Articles

Floran Augagneur, conseiller scientifique de la Fondation pour la Nature et l’Homme, nous parle de son projet d’une Assemblée citoyenne du long terme.

ENGAGE : Pouvez-vous nous présenter le projet de La Chambre du futur ?
Floran Augagneur : Dans toutes les démocraties représentatives, les politiques sont sous la pression du court terme. La fréquence des élections, le jeu des médias et les exigences des électeurs, qui demandent légitimement des résultats rapides contre leurs problèmes du quotidien, ont pour résultat le sacrifice de tous les grands enjeux de long terme. Pierre Rosanvallon, du Collège de France, a une belle formule, il appelle cela la “myopie des démocraties“. Aujourd’hui, c’est devenu un vrai problème. Car nos sociétés sont confrontées à un phénomène nouveau : nous avons changé d’échelle d’action et, désormais, lorsque nous prenons des décisions pour résoudre nos problèmes actuels, ces décisions peuvent avoir des conséquences globales et irréversibles sur l’environnement. Le changement climatique, l’érosion de la biodiversité, l’acidification des océans etc. illustrent cet état de fait.

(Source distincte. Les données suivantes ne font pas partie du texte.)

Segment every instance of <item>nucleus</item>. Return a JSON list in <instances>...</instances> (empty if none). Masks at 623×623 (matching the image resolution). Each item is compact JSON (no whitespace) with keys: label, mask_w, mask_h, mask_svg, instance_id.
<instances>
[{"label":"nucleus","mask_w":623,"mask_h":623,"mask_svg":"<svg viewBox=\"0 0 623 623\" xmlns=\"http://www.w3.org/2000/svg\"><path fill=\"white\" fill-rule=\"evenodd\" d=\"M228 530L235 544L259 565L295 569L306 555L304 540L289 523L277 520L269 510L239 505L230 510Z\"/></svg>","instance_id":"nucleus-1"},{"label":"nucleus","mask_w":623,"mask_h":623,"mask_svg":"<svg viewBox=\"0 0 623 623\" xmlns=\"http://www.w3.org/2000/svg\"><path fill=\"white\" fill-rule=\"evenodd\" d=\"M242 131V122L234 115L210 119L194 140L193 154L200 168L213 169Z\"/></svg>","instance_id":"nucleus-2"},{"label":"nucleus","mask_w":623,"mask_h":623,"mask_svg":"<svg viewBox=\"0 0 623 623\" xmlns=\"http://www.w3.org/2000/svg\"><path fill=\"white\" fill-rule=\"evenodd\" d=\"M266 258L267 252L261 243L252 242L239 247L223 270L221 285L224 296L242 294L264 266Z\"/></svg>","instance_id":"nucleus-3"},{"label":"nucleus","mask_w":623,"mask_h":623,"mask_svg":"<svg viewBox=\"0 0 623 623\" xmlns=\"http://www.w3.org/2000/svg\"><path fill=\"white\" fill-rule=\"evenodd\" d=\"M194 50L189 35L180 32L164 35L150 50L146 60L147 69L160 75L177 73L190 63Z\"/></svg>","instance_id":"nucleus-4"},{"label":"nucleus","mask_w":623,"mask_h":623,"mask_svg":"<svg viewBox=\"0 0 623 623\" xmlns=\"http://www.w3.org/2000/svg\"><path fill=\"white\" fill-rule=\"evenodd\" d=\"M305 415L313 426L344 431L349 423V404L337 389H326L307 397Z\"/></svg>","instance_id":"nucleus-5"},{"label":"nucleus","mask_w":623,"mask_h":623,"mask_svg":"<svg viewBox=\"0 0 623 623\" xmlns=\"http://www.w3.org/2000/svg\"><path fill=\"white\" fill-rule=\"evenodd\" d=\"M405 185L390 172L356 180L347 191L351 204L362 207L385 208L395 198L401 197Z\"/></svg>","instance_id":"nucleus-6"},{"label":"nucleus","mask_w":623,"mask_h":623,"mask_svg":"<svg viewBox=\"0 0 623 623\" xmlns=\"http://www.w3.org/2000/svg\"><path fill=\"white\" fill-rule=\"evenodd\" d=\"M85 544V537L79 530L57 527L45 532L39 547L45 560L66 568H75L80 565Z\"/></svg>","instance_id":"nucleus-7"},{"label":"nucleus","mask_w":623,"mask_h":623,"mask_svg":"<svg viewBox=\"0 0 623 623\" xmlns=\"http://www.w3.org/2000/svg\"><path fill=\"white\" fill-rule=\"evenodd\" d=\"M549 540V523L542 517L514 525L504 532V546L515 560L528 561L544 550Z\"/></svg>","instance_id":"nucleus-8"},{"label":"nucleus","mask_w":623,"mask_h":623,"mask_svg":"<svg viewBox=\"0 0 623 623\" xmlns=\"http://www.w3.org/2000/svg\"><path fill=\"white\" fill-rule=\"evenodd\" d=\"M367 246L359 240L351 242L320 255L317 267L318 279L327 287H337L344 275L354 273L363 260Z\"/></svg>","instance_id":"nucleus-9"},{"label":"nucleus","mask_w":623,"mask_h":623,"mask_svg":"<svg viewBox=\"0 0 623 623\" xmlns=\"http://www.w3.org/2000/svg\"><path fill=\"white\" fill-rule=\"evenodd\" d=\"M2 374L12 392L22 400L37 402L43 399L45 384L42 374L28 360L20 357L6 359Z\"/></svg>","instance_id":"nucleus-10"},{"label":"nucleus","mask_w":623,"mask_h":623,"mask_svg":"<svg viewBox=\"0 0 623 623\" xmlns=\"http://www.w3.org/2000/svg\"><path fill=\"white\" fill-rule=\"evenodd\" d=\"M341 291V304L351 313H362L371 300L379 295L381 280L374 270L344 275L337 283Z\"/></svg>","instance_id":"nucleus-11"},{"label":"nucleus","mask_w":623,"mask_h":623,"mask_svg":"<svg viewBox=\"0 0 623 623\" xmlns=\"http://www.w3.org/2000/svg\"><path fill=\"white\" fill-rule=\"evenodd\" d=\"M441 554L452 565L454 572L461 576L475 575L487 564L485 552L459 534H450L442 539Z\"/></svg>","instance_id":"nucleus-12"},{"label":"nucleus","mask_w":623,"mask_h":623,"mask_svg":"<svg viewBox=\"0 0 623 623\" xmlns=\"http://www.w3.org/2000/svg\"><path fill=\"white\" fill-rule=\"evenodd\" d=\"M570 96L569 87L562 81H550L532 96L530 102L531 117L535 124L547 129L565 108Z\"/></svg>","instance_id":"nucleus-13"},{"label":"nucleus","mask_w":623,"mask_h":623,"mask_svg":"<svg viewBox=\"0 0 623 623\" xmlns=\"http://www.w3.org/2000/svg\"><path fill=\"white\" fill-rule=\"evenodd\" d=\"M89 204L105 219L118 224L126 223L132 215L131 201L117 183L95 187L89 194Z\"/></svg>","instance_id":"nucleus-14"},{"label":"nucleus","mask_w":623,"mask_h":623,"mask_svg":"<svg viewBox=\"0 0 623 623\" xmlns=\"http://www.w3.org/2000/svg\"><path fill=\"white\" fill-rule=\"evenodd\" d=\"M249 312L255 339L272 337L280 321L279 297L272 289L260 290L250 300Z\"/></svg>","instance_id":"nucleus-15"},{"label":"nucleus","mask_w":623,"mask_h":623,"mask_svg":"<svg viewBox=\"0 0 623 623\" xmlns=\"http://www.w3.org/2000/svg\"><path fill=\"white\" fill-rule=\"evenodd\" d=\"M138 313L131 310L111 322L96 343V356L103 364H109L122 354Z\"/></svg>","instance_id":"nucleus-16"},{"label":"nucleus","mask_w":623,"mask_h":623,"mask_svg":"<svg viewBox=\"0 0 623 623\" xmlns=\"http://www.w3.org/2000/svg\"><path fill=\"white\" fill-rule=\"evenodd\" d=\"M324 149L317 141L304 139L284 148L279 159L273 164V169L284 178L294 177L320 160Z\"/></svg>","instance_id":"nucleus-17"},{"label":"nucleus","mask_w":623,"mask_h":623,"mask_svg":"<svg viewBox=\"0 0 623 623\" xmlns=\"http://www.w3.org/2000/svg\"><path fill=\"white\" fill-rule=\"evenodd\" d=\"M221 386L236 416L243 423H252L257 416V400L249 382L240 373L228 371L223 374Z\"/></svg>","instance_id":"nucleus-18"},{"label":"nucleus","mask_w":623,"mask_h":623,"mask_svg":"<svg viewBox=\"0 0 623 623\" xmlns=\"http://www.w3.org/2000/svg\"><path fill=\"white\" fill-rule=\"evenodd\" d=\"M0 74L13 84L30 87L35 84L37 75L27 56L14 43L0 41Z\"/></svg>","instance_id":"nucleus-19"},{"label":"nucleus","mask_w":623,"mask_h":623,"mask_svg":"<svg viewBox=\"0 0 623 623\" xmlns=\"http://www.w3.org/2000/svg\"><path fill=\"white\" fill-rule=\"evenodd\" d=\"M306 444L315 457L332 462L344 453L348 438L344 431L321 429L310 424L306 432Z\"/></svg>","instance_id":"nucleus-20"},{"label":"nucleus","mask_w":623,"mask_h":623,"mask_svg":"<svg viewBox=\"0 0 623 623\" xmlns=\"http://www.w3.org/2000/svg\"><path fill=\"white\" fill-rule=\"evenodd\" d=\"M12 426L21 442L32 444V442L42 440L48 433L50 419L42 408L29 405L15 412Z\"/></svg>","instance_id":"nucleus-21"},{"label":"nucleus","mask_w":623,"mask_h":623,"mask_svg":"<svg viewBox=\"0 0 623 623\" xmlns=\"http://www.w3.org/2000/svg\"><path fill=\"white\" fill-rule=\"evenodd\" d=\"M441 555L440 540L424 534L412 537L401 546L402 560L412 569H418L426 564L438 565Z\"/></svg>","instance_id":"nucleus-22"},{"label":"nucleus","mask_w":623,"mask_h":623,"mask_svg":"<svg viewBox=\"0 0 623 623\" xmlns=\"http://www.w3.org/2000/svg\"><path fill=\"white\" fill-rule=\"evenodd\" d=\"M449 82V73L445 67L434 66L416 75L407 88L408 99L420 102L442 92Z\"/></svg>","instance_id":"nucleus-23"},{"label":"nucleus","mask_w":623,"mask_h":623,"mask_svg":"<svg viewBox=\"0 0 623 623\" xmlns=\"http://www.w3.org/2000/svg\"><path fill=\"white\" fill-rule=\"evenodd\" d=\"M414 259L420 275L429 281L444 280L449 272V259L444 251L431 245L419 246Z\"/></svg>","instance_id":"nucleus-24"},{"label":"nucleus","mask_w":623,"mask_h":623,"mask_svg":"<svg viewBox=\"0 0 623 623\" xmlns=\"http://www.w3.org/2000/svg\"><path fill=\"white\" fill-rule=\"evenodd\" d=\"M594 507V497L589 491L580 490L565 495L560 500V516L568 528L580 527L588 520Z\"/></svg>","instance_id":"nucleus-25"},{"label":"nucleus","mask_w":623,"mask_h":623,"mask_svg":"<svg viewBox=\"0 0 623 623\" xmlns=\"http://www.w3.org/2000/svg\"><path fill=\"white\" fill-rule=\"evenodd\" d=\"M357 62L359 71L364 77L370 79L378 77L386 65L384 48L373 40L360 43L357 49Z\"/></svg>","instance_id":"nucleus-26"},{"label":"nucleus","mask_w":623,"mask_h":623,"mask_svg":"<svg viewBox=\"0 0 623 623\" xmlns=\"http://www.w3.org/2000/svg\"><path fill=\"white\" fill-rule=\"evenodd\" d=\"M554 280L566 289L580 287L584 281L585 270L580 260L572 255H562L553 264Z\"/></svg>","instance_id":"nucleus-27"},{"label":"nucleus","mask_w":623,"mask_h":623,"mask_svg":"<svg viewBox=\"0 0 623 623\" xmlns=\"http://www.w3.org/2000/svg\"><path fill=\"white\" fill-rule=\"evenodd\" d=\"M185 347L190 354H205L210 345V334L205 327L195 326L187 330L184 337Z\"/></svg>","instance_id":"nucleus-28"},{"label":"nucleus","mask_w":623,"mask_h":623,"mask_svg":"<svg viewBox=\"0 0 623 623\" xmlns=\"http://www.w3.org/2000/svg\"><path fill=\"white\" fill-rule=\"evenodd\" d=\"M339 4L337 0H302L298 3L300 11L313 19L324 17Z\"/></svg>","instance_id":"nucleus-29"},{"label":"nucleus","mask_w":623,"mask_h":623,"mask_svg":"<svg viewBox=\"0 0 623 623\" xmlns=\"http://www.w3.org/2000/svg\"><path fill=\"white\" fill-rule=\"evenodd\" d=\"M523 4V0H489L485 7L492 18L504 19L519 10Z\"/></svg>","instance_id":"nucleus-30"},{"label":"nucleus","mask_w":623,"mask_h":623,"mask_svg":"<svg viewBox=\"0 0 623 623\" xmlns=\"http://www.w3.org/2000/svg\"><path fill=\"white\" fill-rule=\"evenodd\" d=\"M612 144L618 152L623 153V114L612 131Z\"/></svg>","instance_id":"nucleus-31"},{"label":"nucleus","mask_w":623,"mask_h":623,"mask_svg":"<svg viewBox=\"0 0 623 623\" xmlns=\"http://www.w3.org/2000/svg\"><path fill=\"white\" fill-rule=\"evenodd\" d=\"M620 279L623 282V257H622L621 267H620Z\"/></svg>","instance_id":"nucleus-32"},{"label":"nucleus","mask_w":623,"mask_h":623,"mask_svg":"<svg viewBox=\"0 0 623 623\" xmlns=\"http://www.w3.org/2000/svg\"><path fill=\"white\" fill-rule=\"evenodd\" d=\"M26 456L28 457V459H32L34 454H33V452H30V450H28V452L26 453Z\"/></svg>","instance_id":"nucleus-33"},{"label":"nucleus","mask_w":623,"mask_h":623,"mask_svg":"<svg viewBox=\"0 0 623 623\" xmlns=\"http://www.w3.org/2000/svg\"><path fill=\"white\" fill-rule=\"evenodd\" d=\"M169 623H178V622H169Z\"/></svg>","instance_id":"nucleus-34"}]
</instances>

C’est là qu’arrive la Chambre du futur. Depuis quelques décennies, des intellectuels proposent de corriger cette “myopie” en créant une nouvelle chambre parlementaire pour garantir la prise en compte du long terme, de la nature et des générations futures dans la fabrique de la loi. La Fondation pour la Nature et l’Homme participe à ce débat depuis de nombreuses années. Le livre qu’elle s’apprête à publier constitue la proposition la plus aboutie d’une telle chambre que nous appelons “Assemblée citoyenne du futur”.

Qu’apporte-t-elle de plus par rapport aux institutions existantes ?
De garantir le long terme, c’est-à-dire protéger l’avenir des jeunes générations et des suivantes. Ce n’est pas rien. Aucune autre institution n’a cette fonction. Mais pour qu’elle puisse remplir cette fonction, il y a quelques conditions : Il faut que cette chambre soit dotée de pouvoirs lui permettant de remplir sa mission dans la production législative (elle ne peut pas être consultative). Dans l’ouvrage de la FNH, on en propose quatre. Aussi, il faut que les modalités de désignation de ses membres permettent une composition libérée, du moins en partie, des conflits du présent et des enjeux partisans. Il nous semble qu’en la matière le tirage au sort possède de nombreuses vertus.

Ne s’apparente-t-elle pas à un nouveau CESE (Conseil Economique Social et Environnemental) ?
Le CESE est une chambre consultative dont le rôle est de proposer des consensus entre les organismes constitués (associations, syndicats, patronat …). Ça n’a rien à voir. Alors c’est vrai, le président de la République a annoncé qu’il voulait faire une chambre du futur à partir du CESE. Pourquoi pas ? Autant partir d’une institution déjà existante, mais à condition d’aller jusqu’au bout de la logique et de réussir à la transformer… L’intérêt de créer la Chambre du futur à partir du CESE est que cette institution existe aussi au nouveau régional (il y a un CESER dans toutes les régions) et au niveau européen. Elle existe également dans certains pays d’Amérique Latine. On peut imaginer un effet domino, et que la Chambre du futur soit ainsi déclinée ailleurs par ce biais.

Vous portez ce projet avec notamment Loïc Blondiaux, également membre du comité scientifique de la FNH. Pourquoi cette collaboration ?
Je précise que beaucoup d’autres personnes ont été impliquées dans cette réflexion au sein de la FNH sous l’impulsion de Dominique Bourg : les constitutionnalistes Bastien François et Marie-Anne Cohendet, le sociologue Jean-Michel Fourniau, le juriste Michel Prieur…

Loïx Blondiaux est un grand spécialiste de la démocratie participative, et tout ce projet ne fonctionne qu’à condition qu’il soit aussi un lieu de la participation citoyenne. Pourquoi ? Parce que l’objectif n’est absolument pas de ralentir ou bloquer le processus parlementaire mais de l’enrichir. Ce point est fondamental. Car il ne s’agit pas que d’identifier les limites environnementales à ne pas dépasser mais aussi d’être force de propositions, d’ouvrir le chemin des possibles. Et c’est dans le tissu sociale et l’intelligence citoyenne que s’inventent les modes de vie de demain. La chambre du futur doit être le lieu où cette créativité s’exprime, où les citoyens sont associés à la fabrique de la loi, c’est pour cette raison que nous avons préféré l’appeler “Assemblée citoyenne”. Là aussi, dans le livre nous proposons de nombreux instruments pour que cette participation citoyenne soit réellement effective, avec des résultats concrets.